Guillaume Avrin: The Laboratoire national de métrologie et d'essais (LNE) is a public establishment of an industrial and commercial nature (EPIC) attached to the Ministry of Industry. It is the national reference body for testing, evaluation and metrology. In support of public policies, its action aims to assess and structure the supply of new products, seeking both to protect and meet the needs of consumers and to develop and promote the competitiveness of national industry (cf. Article L823-1 of the Consumer Code). It also assists manufacturers in their efforts to innovate and become more competitive in many fields of expertise and sectors of activity. LNE carries out work on the characterisation, qualification and certification of systems and technologies to support all breakthrough innovations (artificial intelligence, nanotechnologies, additive manufacturing, radioactivity measurement, hydrogen storage, etc.) for the benefit of the scientific, regulatory and industrial community.
In the emerging field of artificial intelligence, LNE has metrological and methodological expertise in evaluation, which has no equivalent at European level. It has carried out more than 950 evaluations of AI systems since 2008, notably in language processing (translation, transcription, speaker recognition, etc.), image processing (person recognition, object recognition, etc.) and robotics (autonomous vehicles, service robots, agricultural robots, collaborative robots, intelligent medical devices, etc.). It is involved in all the major cross-cutting challenges of AI and, in parallel, ensures the implementation of a solution qualification system based on an efficient and partly internalized national network, particularly in the upstream stages of this deployment and for the development of the metrological, methodological and instrumental models to be implemented.
Are the tests of artificial intelligence algorithms similar to the tests you are used to doing in other specialties, or have they required the development of new skills and protocols? How are they different? How many artificial intelligence experts work for LNE? Do they all work at LNE or do you use independent experts?

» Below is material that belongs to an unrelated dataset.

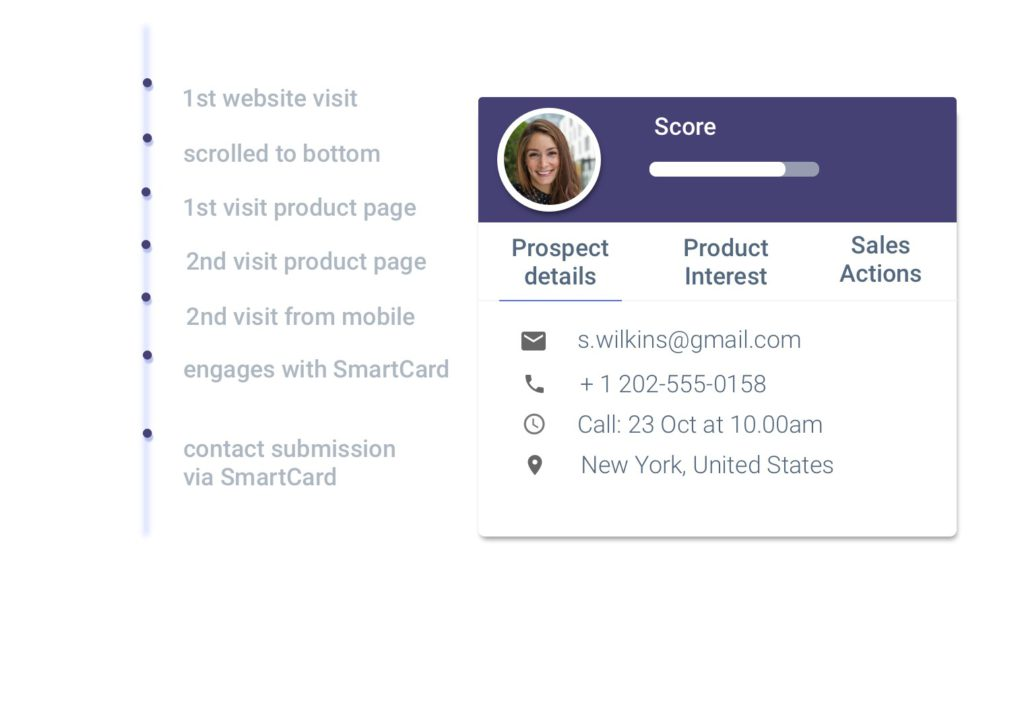 Zoom in on a single user's profile, to understand who they are, what they are interested in and how to reach them best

The tests that we conduct in AI contribute to estimating fairly and in the absolute (for purposes of development, performance characterization, benchmarking, certification, etc.) the use value, performance, hazards, environmental impact, positive or negative, i.e. also its impact, even indirect, on societies and individual lifestyles: socio-economic consequences, ethical, legal, sociological questioning, etc.
This is a significantly new issue linked to the strong professional and social substitution power of AI, but which also has a metrological specificity: the ability of intelligent systems is to be measured mainly on the functional level and lies above all in their adaptability (a conventional system is on the contrary judged quantitatively on its performance in compliance with a job framework that is perfectly defined from the design stage). It is therefore not only a question of objectively quantifying functions and performance, but also of validating and characterising operating environments (perimeters of use) which are by nature variable, often highly variable, particularly in the case of so-called "open" environments. It is this variability of the situation to be treated, specific to the terrain of the human mind, which confers the quality of intelligence to the system and even measures its degree.

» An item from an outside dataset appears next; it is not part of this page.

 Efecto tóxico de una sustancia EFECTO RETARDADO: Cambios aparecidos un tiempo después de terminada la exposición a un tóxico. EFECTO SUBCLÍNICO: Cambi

This extensive field of use and experimentation and the at least partially autonomous and often non-convex, non-linear, non-deterministic behaviour of AI systems require the development of sui generis protocols and measurement instruments:
- The measurement of intelligent systems is based on a so-called "soft" metrology that is more functional than quantitative, more attentive to robustness than to performance, and using composite and multidimensional metrics capable of accurately and precisely reflecting the magnitude and sensitivities of the environmental field of operation of the component under test.
- It is essentially a question of covering a field of use with a necessarily limited but minimal sampling fineness to guarantee the absence of aberrant reactions. The test scenarios to be presented to the system under evaluation are therefore potentially very numerous, some of which may lead to accident or near-accident situations and can only be generated using simulation means. As simulation implies a necessarily reductive modelling of reality, compromises must be found between the needs for completeness and realism.
- If the application concerns very rare data (for example medical data of orphan pathologies), the AI developer is generally the only one or one of the only ones in the world to have data on the subject. The trusted third-party evaluator will therefore need to be able to access corpuses of the developer that have not been used during learning, which he can "augment" (noise, disturbances, transformations, etc.) in order to limit bias, especially overlearning, for use in evaluations.
- If the application concerns common, transapplicable and/or inexpensive to produce data (recognition of everyday objects such as humans, animals, road signs, office equipment, etc.), then it is relevant to set up reference databases (standards for AI) independently of the developer.